Better GPU for training PyTorch CNN Model but turns out to be even slower

I trained a small and simple CNN model for image classification using the same PyTorch code in two GPU: Colab Free K80 and Paperspace Gradient P6000.

You can see both codes here (I’ve printed the detail of the GPU I used to make sure):

for convenience I show some parts of the code here:

The Model:

class Net(nn.Module):
   
    def __init__(self):
        super(Net, self).__init__()
        self.conv1 = nn.Conv2d(3, 16, kernel_size=4, stride=1, padding=0)
        self.pool = nn.MaxPool2d(kernel_size=3, stride=2, padding=0)
        self.conv2 = nn.Conv2d(16, 32, kernel_size=3, stride=1, padding=0)
        self.fc1 = nn.Linear(39200, 512)
        self.fc2 = nn.Linear(512, 5)
        self.do = nn.Dropout()
    
    def forward(self, x):
        x = self.pool(F.relu(self.conv1(x)))
        x = self.pool(F.relu(self.conv2(x)))
        x = x.reshape(x.shape[0], -1)
        x = self.do(F.relu(self.fc1(x)))
        x = self.fc2(x)
        return x

The Training Loop:

import time
s = time.time()
 
model.train()
for i in range(epoch):
    total_loss = 0
    total_sample = 0
    total_correct = 0
    for image, label in trainloaders:
        image = image.to('cuda')
        label = label.to('cuda')
        out = model(image)
        loss = criterion(out, label) 
        optimizer.zero_grad()
        loss.backward()
        optimizer.step()
        total_loss += loss.item() 
        total_sample += len(label)
        total_correct += torch.sum(torch.max(out,1)[1]==label).item()*1.0
    print(f"epoch {i} loss:{total_loss/total_sample}  acc:{total_correct/total_sample}")

e = time.time() # TRAINING TIME
print(e-s)

as far as I know, P6000 has better performance than K80, but when I measure the model training time using the code above, it shows that K80 only needs ~110s to train the model for 20 epochs, while P6000 needs ~140s (you can see the output in the code above).

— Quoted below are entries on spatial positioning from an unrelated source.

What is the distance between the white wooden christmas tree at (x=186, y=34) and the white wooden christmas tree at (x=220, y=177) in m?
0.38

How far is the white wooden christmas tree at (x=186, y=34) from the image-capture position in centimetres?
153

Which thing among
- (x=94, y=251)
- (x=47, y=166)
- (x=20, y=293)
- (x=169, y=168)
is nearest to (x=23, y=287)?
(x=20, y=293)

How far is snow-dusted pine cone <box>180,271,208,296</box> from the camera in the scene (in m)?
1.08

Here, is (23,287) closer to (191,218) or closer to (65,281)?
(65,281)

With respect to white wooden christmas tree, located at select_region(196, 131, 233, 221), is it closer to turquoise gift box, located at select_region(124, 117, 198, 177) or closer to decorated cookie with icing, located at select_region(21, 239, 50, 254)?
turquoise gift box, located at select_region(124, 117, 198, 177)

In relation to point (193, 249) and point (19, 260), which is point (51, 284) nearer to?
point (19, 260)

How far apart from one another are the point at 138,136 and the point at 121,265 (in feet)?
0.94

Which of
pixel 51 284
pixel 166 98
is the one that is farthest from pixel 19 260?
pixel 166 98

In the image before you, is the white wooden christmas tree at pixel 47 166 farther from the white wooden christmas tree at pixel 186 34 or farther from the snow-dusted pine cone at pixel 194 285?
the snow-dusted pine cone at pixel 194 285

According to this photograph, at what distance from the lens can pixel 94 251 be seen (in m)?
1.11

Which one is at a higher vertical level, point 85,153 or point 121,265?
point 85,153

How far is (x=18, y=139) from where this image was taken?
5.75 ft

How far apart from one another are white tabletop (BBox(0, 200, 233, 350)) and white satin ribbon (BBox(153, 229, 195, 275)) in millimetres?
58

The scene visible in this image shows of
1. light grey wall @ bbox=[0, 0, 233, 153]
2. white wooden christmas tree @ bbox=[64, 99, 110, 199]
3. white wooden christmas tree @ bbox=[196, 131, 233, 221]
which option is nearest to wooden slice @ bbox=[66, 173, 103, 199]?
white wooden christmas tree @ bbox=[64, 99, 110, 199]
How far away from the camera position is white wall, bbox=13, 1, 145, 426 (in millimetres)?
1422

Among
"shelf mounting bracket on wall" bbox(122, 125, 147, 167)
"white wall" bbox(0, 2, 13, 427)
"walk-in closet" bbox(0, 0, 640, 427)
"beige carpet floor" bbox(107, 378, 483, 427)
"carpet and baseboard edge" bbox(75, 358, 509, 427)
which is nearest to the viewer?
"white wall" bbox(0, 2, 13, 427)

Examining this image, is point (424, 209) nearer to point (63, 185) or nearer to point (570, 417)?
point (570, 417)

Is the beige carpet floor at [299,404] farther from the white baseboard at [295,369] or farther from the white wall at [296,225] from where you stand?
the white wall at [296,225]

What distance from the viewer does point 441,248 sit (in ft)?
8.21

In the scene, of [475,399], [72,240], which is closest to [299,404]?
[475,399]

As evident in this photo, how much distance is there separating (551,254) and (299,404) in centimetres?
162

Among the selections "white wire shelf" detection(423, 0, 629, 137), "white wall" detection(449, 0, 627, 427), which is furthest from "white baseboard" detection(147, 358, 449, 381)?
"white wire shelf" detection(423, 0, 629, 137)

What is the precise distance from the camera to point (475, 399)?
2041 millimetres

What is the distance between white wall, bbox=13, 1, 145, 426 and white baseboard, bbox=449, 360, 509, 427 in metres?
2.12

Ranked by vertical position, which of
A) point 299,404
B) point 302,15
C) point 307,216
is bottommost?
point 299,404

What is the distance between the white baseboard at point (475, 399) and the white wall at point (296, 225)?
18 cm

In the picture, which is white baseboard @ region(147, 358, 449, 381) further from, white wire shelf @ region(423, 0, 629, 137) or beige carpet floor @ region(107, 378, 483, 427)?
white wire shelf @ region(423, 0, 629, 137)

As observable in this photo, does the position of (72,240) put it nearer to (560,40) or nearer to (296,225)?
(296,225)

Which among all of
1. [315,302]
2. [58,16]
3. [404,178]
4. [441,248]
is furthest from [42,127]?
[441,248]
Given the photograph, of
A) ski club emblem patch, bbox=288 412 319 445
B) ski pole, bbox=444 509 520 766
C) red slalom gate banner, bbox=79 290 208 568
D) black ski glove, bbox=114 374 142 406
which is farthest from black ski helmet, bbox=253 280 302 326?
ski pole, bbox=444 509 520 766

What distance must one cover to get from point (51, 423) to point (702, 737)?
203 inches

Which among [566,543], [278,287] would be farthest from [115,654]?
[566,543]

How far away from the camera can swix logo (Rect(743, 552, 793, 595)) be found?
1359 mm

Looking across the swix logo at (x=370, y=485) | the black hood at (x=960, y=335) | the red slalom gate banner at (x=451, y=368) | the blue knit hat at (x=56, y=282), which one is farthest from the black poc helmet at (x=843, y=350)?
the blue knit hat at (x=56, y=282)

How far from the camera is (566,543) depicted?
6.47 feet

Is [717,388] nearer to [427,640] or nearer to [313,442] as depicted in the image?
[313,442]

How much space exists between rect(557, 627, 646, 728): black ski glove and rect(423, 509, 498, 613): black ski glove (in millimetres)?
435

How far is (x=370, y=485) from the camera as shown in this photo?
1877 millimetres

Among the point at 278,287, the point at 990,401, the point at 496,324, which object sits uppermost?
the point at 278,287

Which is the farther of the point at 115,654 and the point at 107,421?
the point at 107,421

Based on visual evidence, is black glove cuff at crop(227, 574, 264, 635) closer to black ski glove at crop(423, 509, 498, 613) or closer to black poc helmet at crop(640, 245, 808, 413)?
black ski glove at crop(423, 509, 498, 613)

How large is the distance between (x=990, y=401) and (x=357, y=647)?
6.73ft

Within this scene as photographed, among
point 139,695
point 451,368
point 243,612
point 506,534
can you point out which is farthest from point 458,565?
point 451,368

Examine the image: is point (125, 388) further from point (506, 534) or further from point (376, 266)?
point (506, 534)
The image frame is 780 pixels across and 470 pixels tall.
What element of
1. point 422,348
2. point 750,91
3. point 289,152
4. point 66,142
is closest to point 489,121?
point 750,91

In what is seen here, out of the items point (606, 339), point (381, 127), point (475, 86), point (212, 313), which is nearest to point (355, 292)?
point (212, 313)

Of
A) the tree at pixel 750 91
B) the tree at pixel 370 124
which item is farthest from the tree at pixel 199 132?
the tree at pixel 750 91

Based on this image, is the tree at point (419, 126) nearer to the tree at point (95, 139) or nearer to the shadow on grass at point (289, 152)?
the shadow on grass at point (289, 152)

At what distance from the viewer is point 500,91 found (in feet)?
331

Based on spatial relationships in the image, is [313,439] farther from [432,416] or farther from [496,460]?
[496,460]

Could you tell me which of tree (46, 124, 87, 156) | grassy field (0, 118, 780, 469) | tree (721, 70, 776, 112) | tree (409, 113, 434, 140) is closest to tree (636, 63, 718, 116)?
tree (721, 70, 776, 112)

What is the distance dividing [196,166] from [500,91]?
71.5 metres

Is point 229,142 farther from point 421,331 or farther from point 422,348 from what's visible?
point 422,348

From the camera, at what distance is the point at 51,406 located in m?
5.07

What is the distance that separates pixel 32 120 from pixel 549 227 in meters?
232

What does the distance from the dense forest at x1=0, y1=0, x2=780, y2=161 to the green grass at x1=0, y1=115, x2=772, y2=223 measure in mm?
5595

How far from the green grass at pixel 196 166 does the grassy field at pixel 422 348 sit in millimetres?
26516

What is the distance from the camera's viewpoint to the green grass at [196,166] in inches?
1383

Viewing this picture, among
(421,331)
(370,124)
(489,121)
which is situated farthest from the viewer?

I’ve run the code several times, restarted the kernel, or run another day but it always shows similar result. I’ve also tried using torch.cuda.synchronize() but the result is still the same.

I realize it only happens in my PyTorch Code, when I use Tensorflow, P6000 much faster than K80

Why did it happen?

You could check the Performance Guide and enable e.g. torch.backends.cudnn.benchmark =True in case you are using static input shapes so that cuDNN could profile all kernels and select the fastest one for your use case.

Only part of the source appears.